定年後の夫とふたり暮らし⑦〜ニンニクをたくさん食べた日
夫が退職していちばん楽になったのは、食事(とくに晩ごはん)の献立をいっしょに考えてくれるようになったことだ。
働いていた時も家にいた時も、結婚してから、わたしが毎日毎日その日の晩ごはんをつくってきた。
何が大変って、献立を決めること。
それさえ決まってしまえば、あとはつくるだけ。
仕事帰りに寄ったスーパーの中で、晩ごはんの献立が決まらずに、スーパーの中をぐるぐると何周もした経験のある方はわたしだけではないだろう。
一年に何度かは「どうしても献立が決まらない」と、夫にメールすることもあった。
そうすると、彼は帰りにスーパーに寄って何か買って帰って来た。
だいたい弁当や、レトルトカレーだったなあ。
いまは、夫も時間が十分あるので、あれこれと献立を考えて、買い物も基本ふたりで行く。
今日は、この秋初めての鍋をしようということになった。
さて、何の鍋をしようか?
せっかくだから(何がせっかくなのかはわからないが)今までしたことのないのにしよう、ということになり、トマト鍋に決定した。

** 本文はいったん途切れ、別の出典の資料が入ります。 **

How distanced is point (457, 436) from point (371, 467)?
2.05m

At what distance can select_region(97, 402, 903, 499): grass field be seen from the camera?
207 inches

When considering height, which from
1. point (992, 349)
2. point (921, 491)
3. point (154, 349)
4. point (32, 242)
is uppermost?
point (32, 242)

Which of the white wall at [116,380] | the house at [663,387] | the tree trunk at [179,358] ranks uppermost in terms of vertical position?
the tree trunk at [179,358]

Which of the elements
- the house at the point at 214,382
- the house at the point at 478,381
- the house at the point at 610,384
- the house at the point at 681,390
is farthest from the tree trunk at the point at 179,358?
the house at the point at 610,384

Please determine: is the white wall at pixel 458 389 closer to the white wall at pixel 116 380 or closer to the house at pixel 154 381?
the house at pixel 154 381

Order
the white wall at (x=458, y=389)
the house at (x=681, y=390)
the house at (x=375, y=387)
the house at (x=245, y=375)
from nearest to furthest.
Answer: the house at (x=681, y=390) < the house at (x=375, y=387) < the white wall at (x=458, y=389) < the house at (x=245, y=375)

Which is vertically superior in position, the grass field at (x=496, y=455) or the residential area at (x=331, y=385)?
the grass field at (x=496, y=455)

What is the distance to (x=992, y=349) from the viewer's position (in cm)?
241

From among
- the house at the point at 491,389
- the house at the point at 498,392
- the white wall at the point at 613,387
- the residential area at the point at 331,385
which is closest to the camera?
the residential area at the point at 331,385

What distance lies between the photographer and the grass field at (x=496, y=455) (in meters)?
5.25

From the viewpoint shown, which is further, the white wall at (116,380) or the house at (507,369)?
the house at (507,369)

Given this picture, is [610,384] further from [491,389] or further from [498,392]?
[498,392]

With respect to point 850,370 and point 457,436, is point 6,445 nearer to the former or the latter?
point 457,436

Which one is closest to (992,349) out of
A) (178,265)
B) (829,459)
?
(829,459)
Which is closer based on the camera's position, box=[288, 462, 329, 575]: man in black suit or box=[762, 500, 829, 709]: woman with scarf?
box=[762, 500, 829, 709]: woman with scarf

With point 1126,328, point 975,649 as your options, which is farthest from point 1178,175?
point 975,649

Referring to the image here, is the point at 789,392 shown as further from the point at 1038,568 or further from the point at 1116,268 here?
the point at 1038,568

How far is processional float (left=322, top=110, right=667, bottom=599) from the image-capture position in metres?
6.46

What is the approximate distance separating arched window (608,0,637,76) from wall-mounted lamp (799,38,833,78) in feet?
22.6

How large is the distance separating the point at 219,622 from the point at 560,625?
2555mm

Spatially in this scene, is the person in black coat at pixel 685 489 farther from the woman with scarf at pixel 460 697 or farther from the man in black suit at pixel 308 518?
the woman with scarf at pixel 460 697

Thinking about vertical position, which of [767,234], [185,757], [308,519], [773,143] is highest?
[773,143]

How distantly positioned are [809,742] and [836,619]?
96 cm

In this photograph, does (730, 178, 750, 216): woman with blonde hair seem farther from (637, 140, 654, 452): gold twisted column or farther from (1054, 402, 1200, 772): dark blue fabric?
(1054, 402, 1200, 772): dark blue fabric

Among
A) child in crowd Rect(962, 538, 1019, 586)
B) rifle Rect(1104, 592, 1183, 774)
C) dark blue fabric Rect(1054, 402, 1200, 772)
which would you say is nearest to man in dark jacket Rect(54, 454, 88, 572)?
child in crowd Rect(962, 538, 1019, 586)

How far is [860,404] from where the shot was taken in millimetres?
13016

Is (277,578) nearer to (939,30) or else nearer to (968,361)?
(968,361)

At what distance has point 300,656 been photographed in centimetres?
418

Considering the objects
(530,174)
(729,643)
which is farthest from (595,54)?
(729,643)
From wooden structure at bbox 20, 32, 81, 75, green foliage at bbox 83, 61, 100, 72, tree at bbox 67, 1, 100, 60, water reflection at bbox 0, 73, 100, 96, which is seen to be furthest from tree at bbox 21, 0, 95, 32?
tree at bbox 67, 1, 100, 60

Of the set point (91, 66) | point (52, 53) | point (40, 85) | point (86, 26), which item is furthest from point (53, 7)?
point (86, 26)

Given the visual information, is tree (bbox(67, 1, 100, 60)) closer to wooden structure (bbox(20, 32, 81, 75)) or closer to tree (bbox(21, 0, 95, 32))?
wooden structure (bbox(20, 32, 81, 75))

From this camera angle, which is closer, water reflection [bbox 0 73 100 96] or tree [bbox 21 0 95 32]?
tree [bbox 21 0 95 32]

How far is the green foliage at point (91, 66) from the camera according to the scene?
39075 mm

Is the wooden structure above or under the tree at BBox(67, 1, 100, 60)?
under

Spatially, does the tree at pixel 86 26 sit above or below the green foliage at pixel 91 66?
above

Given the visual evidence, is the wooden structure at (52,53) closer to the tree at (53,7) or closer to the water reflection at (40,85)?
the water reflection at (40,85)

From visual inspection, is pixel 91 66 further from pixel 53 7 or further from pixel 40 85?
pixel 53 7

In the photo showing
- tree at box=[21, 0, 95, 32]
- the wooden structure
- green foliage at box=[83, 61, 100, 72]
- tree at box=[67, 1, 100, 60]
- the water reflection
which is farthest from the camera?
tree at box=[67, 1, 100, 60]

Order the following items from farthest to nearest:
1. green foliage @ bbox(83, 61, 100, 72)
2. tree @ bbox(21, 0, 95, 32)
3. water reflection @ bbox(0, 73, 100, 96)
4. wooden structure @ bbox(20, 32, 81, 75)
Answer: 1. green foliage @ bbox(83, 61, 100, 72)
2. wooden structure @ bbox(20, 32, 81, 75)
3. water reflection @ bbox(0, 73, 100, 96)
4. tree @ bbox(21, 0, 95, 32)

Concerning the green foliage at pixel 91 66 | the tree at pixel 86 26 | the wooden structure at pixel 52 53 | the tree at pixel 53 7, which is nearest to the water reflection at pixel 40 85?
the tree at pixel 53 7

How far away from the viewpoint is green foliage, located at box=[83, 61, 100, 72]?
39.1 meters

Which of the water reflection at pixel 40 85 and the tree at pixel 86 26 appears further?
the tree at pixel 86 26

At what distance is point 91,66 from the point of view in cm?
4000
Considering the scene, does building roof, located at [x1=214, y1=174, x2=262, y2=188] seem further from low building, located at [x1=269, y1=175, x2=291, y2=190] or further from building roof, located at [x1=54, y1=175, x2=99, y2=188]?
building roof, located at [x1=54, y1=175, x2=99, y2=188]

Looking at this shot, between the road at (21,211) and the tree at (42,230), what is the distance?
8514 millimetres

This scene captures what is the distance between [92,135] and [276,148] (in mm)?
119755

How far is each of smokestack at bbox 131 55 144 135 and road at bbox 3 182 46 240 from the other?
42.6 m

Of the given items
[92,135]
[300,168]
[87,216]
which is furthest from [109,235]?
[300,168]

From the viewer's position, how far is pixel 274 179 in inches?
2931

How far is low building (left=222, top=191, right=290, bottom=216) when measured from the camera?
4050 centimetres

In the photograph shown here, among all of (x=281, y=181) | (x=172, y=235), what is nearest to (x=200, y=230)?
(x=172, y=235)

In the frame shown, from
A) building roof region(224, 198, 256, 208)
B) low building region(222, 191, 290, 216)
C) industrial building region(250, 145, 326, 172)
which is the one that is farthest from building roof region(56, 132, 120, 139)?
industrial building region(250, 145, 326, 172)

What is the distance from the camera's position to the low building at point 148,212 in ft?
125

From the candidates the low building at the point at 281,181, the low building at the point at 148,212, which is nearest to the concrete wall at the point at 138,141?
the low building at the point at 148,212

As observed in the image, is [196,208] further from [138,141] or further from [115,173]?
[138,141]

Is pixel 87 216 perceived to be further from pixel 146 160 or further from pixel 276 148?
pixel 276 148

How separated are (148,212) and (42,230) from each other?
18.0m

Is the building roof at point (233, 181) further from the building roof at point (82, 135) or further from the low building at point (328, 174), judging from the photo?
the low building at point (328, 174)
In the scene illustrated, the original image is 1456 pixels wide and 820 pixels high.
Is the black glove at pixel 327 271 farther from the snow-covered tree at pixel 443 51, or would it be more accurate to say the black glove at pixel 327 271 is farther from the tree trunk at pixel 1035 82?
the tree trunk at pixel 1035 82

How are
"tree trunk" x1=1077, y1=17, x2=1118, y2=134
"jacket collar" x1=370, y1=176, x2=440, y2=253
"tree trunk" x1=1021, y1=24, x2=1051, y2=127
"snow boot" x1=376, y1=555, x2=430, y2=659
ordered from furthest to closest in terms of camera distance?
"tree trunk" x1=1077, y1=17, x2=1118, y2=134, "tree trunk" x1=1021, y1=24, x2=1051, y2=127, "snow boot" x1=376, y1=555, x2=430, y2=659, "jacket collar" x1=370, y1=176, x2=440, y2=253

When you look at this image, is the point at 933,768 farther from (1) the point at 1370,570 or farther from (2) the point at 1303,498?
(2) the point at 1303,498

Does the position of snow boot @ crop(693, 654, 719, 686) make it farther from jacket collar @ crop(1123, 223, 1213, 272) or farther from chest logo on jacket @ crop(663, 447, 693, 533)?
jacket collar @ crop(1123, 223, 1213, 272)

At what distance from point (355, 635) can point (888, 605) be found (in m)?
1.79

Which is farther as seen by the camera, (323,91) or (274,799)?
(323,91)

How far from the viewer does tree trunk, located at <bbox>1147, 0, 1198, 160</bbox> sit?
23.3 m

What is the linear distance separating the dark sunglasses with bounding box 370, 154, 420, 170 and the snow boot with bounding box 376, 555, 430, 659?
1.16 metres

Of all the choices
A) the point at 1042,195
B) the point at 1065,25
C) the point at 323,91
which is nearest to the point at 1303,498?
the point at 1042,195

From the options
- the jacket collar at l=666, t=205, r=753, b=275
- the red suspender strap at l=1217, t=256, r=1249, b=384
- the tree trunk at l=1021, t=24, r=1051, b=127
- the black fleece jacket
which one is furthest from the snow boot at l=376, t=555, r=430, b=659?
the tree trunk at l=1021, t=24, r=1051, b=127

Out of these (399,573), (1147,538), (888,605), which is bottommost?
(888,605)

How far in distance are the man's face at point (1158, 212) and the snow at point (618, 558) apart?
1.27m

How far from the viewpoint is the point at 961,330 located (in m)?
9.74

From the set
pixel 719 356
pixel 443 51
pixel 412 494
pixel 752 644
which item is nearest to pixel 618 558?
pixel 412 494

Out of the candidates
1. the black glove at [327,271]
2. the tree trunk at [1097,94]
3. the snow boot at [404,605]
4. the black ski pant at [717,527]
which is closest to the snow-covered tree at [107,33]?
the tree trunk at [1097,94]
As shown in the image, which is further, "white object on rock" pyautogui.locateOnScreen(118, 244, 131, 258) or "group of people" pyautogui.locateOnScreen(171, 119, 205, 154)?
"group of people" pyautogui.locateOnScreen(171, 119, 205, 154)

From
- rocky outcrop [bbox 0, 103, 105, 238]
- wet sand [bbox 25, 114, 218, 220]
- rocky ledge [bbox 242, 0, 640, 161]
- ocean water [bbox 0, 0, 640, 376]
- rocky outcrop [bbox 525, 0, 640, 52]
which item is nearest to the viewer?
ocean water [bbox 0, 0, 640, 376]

わたしは今日は用事で忙しかったので、トマト鍋の作り方や材料は夫が調べた。
さて、出来上がった初めてのトマト鍋は予想以上においしかった。シメはゴハンとチーズを入れてトマトチーズリゾット風にした。これがまた絶品だった。
安い白ワインを飲みながら2人でとてもおいしくいただいた。
夫が調べたトマト鍋のレシピはニンニクをたくさん使っていた。夫が働いていた時は翌日の仕事に差し障るので、休日の前日以外はあまりニンニクを使った料理はしなかったけど、今日はニンニクをたくさん使った。そしたらとてもおいしかった。ニンニクも大きめに切って鍋の中で、ぐつぐつ煮込んだらほっくりとなんとも言えずおいしかった。
翌日の仕事のことを気にせずに、ふたりでニンニクいっぱい食べれるって幸せだなぁと話した。多分明日私たちはニンニク臭いと思うけど、仕事があるわけではないので、2人ともニンニクを食べていたらわかんないねと、笑った。
夫が退職するまではわからなかったけれど、社会で仕事をして暮らす生活には大きいものから小さいものまでいろんな制約があったんだな。
ここに来て、そういった制約からとき離れて、少しずつ、本当に少しずつ暮らしに自由が広がってきている。
まだまだ自分たちにはわからない制約があると思うけれど、1つずつそれを脱ぎ捨てていける日々がやってくるのだろうと思うと、この暮らしもまた楽しく思えてくる。